Schroeder: How did [the first ELM founding group] come together?What was the basis for it? Was the selection made by Mohammed Said on the basis of his knowledge of the individual persons or was there a kind of informal discus­sion before you started to call people together for the meeting?

Saleh Eyay: Yes, Mohammed Said had the idea. So he was trying to contact peo­ple. And he started that before one year, connecting and contacting all the Eritreans. He was told by some of my friends that I have feelings for the things he was discussing. So he invited me and we discussed those ideas.
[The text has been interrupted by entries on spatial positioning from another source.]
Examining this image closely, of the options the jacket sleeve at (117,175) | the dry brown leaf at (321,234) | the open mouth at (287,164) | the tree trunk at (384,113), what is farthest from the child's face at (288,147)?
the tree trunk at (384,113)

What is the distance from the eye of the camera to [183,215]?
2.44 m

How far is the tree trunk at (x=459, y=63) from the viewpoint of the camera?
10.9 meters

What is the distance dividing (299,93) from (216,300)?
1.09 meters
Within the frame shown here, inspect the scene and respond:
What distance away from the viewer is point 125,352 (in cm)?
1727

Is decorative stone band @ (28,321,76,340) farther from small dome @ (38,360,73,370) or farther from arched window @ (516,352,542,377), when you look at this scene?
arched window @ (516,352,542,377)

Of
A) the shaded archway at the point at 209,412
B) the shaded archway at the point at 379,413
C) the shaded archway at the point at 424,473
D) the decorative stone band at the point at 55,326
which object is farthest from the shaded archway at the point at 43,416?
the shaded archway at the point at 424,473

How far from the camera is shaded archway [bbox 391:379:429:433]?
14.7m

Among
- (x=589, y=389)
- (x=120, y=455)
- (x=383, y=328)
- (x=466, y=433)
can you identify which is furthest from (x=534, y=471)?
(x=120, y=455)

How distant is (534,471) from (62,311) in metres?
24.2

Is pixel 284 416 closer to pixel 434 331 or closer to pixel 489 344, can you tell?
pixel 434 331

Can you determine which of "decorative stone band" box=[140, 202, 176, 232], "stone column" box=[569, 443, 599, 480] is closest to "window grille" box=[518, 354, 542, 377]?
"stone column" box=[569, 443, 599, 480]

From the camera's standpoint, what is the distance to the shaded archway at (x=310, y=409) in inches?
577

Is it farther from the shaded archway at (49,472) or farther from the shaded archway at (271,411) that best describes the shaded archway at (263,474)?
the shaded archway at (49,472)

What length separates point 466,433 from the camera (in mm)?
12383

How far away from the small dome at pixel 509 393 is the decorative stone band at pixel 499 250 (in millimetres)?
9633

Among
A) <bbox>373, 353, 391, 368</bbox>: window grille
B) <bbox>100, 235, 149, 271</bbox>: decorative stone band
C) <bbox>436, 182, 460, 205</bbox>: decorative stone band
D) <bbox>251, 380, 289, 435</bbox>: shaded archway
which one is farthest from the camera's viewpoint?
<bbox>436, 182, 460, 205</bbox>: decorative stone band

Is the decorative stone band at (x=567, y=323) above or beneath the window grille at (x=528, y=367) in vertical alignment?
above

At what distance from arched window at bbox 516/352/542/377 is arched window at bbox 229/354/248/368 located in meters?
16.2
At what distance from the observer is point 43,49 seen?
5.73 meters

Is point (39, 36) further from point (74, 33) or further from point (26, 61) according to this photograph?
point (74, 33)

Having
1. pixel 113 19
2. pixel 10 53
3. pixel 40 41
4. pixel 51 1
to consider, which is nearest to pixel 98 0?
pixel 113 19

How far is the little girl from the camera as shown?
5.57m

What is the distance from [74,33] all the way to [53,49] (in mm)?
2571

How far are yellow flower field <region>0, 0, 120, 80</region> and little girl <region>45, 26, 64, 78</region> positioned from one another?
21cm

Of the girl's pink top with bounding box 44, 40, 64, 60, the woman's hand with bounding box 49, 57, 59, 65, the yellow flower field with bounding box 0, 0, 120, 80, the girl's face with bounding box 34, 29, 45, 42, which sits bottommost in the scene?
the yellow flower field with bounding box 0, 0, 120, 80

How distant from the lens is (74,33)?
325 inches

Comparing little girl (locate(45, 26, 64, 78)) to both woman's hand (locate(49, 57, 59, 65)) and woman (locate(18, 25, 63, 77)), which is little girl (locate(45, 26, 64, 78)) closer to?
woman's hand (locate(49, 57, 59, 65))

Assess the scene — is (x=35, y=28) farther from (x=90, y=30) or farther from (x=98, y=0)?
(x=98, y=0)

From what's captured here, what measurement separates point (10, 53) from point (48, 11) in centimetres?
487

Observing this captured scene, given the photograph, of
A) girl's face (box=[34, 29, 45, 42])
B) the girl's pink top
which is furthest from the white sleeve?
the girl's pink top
He was trying to tell me that we can do something, that we should do something, because no one will start it if we wait.... (In the interview, Saley Eyay tells in detail where each one of the founding ELM leaders were by 1988).

 

About ELM leaderships: [After the congress of 1961], key leaders in both the Asmara region and the leadership at the national level consisted of the following persons: Saleh Eyay, Yassin Aqda, Ali Said Berhatu, Khiar Hassan Beyan, merchant;  Tikue  Yihdego, civil aviation; Abdelkader Blatta, merchant; Kahsay Bahlebi (wedi libi) travel agent; Mohammed Saleh Mahmud, journalist; Musa Mohammed Nur, merchant; Mohammed Berhan Hassan, trader-accountant and Ibrahim Iman,  traffic manager of Haji Hassan Company; Mahmoud Ismail, who worked as chief clerk at Public Words; Musa Mohammed Hashim, Saleh Omar, and Fit. Bezabeh, who later became agent of Ethiopia and was killed by ELF in Asmara. (Hedad Karar, Sheikh Sa’adadin and Amanuel Amdemichael were assigned to organize high-ranking government officials.)